Sul grande schermo, la carriera di Gregory Hoblit è partita in ritardo rispetto alla media. Dopo un percorso professionale che lo ha visto dedicarsi alla televisione con show come Hill street giorno e notte e L.A. law, il suo esordio al cinema avviene con il discreto thriller Schegge di paura (1996), il quale non soddisfa pienamente la critica ma, grazie alla nomination agli Oscar per l’allora giovanissimo Edward Norton, Hoblit ha modo di proseguire il suo percorso grazie a titoli come Frequency – Il futuro è in ascolto (2000) e Il caso Thomas Crawford (2007).

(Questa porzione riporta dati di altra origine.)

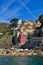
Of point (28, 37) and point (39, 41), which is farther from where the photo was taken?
point (28, 37)

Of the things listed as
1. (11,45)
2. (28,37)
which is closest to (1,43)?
(11,45)

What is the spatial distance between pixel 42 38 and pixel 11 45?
19.1 metres

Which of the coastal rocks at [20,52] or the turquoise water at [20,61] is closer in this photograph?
the turquoise water at [20,61]

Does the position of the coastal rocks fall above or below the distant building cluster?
below

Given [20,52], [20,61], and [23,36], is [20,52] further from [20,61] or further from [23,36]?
[20,61]

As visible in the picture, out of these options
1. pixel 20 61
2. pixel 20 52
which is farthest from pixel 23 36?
pixel 20 61

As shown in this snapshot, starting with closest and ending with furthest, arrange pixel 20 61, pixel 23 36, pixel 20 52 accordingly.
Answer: pixel 20 61
pixel 20 52
pixel 23 36

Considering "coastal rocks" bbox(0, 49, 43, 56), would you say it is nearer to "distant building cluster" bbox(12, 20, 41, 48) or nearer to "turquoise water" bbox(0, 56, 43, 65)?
"distant building cluster" bbox(12, 20, 41, 48)

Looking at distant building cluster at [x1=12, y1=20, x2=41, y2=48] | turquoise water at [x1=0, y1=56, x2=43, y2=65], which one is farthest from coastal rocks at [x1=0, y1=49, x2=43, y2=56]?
turquoise water at [x1=0, y1=56, x2=43, y2=65]

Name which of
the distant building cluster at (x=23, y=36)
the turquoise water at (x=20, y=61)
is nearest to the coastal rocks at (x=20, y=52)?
the distant building cluster at (x=23, y=36)

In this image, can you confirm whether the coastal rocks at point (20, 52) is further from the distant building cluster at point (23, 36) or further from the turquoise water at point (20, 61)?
the turquoise water at point (20, 61)

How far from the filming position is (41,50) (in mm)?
79312

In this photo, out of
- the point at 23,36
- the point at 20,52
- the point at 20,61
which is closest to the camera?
the point at 20,61

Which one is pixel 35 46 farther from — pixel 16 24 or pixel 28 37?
pixel 16 24
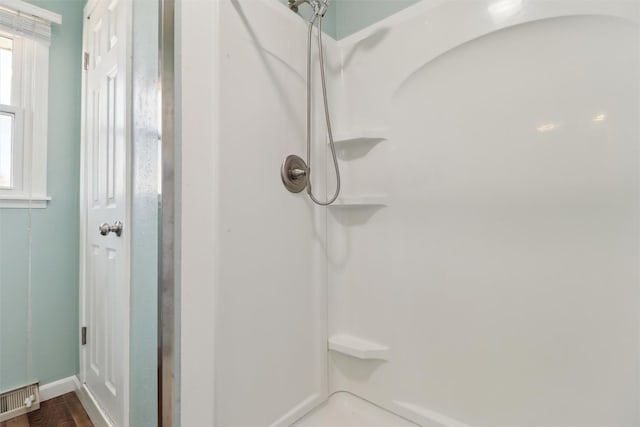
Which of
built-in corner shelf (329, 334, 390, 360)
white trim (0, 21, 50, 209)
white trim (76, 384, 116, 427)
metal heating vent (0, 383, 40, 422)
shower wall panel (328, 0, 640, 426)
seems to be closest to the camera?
shower wall panel (328, 0, 640, 426)

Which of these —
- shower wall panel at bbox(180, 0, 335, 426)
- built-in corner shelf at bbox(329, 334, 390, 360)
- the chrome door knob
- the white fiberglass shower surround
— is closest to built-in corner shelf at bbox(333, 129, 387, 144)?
the white fiberglass shower surround

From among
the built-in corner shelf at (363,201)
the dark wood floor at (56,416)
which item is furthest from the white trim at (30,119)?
the built-in corner shelf at (363,201)

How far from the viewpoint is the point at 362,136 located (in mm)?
1054

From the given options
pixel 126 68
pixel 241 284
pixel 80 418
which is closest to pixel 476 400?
pixel 241 284

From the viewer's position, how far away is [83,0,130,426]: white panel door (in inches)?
40.3

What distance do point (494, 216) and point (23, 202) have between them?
2065 mm

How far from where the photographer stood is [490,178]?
0.85 meters

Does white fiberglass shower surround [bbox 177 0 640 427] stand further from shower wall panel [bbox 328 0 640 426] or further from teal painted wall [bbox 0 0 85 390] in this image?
teal painted wall [bbox 0 0 85 390]

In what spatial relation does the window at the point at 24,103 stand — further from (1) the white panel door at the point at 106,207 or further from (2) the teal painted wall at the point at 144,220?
(2) the teal painted wall at the point at 144,220

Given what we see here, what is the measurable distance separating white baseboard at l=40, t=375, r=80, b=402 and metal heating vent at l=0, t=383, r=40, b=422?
1.7 inches

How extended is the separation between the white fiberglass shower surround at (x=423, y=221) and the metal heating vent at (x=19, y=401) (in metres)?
1.31

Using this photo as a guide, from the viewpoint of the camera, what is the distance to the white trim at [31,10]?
131 cm

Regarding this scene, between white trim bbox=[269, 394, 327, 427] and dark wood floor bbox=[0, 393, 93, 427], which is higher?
white trim bbox=[269, 394, 327, 427]

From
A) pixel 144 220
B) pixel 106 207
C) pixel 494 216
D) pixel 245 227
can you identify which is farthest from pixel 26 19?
pixel 494 216
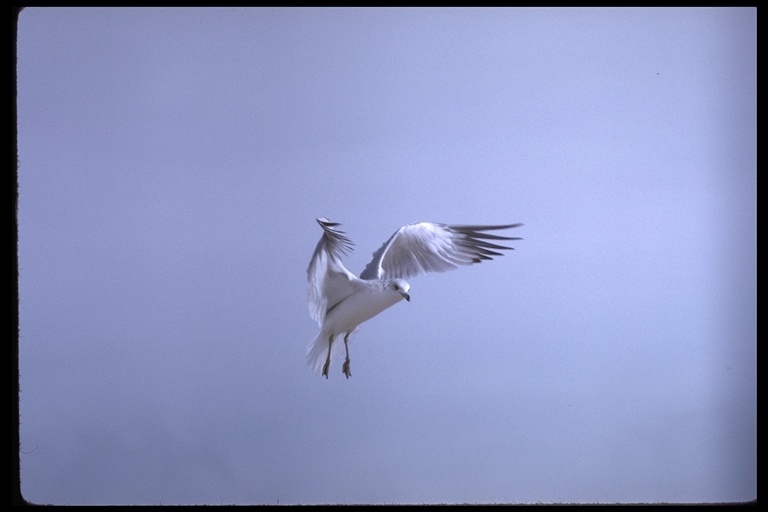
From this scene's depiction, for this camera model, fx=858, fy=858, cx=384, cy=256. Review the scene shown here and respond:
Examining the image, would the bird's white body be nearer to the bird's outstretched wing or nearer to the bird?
the bird

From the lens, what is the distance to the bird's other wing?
412 centimetres

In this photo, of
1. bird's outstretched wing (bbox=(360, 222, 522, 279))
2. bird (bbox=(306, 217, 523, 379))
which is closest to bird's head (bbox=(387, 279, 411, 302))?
bird (bbox=(306, 217, 523, 379))

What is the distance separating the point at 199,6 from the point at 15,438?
5.40 ft

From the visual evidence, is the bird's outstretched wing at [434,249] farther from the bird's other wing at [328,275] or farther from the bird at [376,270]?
the bird's other wing at [328,275]

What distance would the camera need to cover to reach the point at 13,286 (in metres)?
2.78

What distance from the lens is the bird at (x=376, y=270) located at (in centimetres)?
430

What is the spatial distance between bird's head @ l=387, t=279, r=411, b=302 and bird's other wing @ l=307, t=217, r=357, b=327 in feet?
0.64

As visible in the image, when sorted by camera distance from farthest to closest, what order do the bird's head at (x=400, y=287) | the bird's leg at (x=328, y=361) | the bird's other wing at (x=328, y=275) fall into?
the bird's leg at (x=328, y=361) < the bird's head at (x=400, y=287) < the bird's other wing at (x=328, y=275)

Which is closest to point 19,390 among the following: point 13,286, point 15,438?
point 15,438

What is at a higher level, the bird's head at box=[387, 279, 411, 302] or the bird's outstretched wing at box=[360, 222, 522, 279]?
the bird's outstretched wing at box=[360, 222, 522, 279]

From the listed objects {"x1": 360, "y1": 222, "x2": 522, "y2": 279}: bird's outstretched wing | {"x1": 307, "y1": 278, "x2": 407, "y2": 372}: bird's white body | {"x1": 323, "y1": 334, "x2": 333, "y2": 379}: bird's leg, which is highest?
{"x1": 360, "y1": 222, "x2": 522, "y2": 279}: bird's outstretched wing

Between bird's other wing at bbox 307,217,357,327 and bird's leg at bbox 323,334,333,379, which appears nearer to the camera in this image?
bird's other wing at bbox 307,217,357,327

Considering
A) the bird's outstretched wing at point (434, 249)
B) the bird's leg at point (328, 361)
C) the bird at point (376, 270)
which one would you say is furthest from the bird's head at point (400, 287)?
the bird's leg at point (328, 361)

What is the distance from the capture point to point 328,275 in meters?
4.35
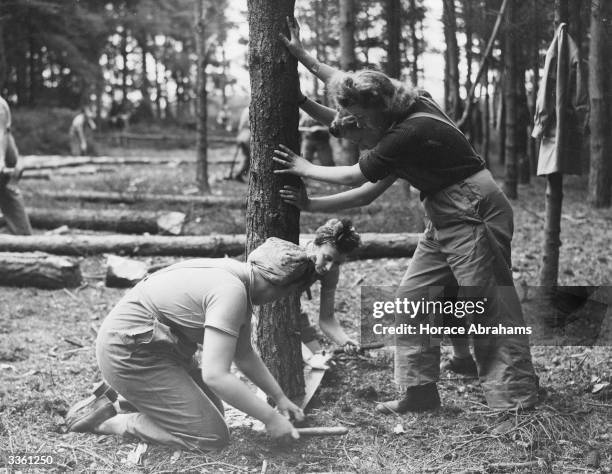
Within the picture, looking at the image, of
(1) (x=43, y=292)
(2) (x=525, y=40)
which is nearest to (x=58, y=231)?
(1) (x=43, y=292)

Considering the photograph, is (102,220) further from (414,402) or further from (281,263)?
(281,263)

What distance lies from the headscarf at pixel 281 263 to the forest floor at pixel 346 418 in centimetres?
95

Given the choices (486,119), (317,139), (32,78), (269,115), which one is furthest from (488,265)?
(32,78)

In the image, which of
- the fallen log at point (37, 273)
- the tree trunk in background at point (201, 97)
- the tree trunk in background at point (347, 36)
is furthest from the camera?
the tree trunk in background at point (201, 97)

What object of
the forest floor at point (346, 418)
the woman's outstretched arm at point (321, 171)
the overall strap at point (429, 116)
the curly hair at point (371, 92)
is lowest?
the forest floor at point (346, 418)

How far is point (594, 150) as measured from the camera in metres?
11.9

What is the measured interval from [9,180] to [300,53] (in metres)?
5.79

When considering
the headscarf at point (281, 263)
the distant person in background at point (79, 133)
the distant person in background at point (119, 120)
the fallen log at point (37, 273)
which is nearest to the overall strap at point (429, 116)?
the headscarf at point (281, 263)

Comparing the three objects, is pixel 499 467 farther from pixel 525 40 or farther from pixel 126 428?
pixel 525 40

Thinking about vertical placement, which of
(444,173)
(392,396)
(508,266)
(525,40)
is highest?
(525,40)

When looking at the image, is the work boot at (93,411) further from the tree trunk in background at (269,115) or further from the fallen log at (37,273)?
the fallen log at (37,273)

Nel 1998 il regista texano concentra la sua attenzione sul suo secondo lungometraggio dal nome Il tocco del male (1998), potendo contare su un cast di prima classe come Denzel Washington, John Goodman, Donald Sutherland, Embeth Davids, Elias Koteas, James Gandolfini, Robert Joy e Reno Wilson. Il film di Hoblit si rivelò un flop al botteghino (si parla di circa 35 milioni di dollari di perdita) e nemmeno la critica fu magnanima.

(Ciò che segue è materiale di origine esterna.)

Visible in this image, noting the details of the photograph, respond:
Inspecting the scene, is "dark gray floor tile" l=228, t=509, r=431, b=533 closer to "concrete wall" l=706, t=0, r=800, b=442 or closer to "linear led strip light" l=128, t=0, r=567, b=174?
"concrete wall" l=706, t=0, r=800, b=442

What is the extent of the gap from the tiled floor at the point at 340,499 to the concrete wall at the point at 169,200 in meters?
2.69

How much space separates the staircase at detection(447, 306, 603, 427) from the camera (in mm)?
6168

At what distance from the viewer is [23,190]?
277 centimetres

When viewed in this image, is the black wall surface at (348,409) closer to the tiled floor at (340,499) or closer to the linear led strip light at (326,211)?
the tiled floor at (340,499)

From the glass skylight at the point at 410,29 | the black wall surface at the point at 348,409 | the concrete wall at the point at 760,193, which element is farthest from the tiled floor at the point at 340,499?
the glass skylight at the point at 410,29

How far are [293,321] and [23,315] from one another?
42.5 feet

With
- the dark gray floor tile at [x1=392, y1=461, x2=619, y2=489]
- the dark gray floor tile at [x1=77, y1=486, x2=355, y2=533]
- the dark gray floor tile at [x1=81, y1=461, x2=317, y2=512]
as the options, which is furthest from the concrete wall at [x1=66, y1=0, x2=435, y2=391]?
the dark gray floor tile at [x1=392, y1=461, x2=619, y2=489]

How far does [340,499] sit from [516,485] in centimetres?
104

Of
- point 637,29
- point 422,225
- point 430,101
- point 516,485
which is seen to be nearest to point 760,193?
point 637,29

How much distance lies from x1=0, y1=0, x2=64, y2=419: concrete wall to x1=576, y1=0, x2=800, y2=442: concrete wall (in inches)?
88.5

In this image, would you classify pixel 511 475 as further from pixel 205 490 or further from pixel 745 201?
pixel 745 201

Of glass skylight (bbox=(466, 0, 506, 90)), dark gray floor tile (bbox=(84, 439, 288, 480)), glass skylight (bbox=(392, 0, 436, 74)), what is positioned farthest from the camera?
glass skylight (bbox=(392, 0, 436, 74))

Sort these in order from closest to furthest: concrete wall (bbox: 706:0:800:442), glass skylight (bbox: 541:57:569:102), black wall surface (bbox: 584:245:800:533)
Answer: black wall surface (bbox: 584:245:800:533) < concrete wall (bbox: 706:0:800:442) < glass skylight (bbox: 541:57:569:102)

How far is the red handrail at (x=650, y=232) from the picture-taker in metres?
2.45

John Hobbes è un virtuoso poliziotto che incastra e fa condannare a morte un pericoloso serial killer, Edgar Reese. Quello che il detective non sa, è che lo psicopatico in realtà è posseduto dal sanguinario demone Azazel e che gli omicidi che ha commesso sono stati compiuti tutti sotto il suo influsso malefico. Dopo l’esecuzione, Hobbes pensa di continuare tranquillamente la sua esistenza, lavorando nel distretto di polizia con il tenente Stanton e i detective Lou e Jonesy, migliore amico di Hobbes. Ma da quel momento il demonio, non potendo impossessarsi del corpo del poliziotto, incomincerà a perseguitarlo, in un susseguirsi di omicidi che coinvolgeranno sconosciuti e familiari di Hobbes, e che metteranno ben presto il poliziotto all’angolo. Sfruttando le ricerche di un suo predecessore, l’esemplare poliziotto Robert Milano, scomparso in circostanze misteriose anni prima, Hobbes scopre che Azazel si può sconfiggere, anche se a costo della propria vita. Il demone infatti può traslare da un corpo a un altro, e prenderne il controllo, tramite il semplice tocco…

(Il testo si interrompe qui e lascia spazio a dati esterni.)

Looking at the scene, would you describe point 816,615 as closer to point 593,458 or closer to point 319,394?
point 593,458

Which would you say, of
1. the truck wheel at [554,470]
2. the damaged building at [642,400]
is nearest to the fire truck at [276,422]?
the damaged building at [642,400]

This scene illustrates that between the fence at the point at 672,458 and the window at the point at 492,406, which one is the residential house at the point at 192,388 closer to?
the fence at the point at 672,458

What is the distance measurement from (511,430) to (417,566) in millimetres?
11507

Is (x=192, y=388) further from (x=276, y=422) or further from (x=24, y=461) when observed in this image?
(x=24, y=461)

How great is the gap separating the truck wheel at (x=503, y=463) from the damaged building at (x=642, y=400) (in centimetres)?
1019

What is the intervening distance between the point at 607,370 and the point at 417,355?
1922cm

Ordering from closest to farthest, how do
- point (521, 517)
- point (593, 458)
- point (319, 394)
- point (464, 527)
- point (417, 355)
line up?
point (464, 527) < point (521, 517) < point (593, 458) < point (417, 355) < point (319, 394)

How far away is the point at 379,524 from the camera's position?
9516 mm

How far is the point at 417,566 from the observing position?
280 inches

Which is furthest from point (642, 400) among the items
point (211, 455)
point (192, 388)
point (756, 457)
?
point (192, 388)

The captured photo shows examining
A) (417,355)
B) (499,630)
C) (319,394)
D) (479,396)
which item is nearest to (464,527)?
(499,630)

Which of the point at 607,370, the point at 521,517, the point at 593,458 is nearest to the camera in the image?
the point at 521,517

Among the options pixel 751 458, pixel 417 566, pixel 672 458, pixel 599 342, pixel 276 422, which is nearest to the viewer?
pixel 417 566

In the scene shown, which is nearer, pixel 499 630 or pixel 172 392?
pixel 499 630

Sebbene la sceneggiatura di Nicholas Kazan e Elon Dershowitz assembli una serie di elementi sfruttati da altre storie precedentemente raccontate (Seven, Twin Peaks, Sotto shock), le premesse di questo Fallen sono assai interessanti, sia per un’ottimo mix di musiche e fotografia, sia per un’incalzante atmosfera degna dei migliori thriller anni ’90. Tuttavia, dopo la prima ora di visione, sulle resistenti fondamenta narrative viene eretta una storia traballante votata all’eterno scontro fra bene e male con la solita soluzione indicata nella Bibbia e con passaggi obbligatori che trasformano un entusiasmante thriller in una farsa horrorifica dove, per l’ennesima volta troviamo il detective senza macchia e senza paura a combattere il maligno spiritico. Ahimè è un gia visto e il sontuoso cast non riesce a tenere in piedi l’ultimo atto del film: le defezioni maggiori riguardano le spalle Goodman e Sutherland che soffrono dei ruoli a loro congeniali ma troppo superficiali, senza acuti interessanti e, quindi maldestramente sprecati. Interessante, invece, la scelta della canzone dei Rolling Stones “Time is on my side” che passa di persona in persona quando Azazel si trasferisce in un altro corpo, specialmente quando lo fa davanti allo stupito Hobbes.
Per il resto Hoblit fa un buon lavoro, costruendo un plot molto affascinante (oggi sarebbe stato perfetto per una serie) condito da un finale più che interessante. A conti fatti, Fallen resta un discreto thriller paranormale che gestisce male il turning-point (come spesso accade alle sceneggiature deboli) ma che sa dosare bene i tanti elementi ereditati dalle storie raccontate in passato. Pertanto è una visione raccomandata se non c’è di meglio da vedere.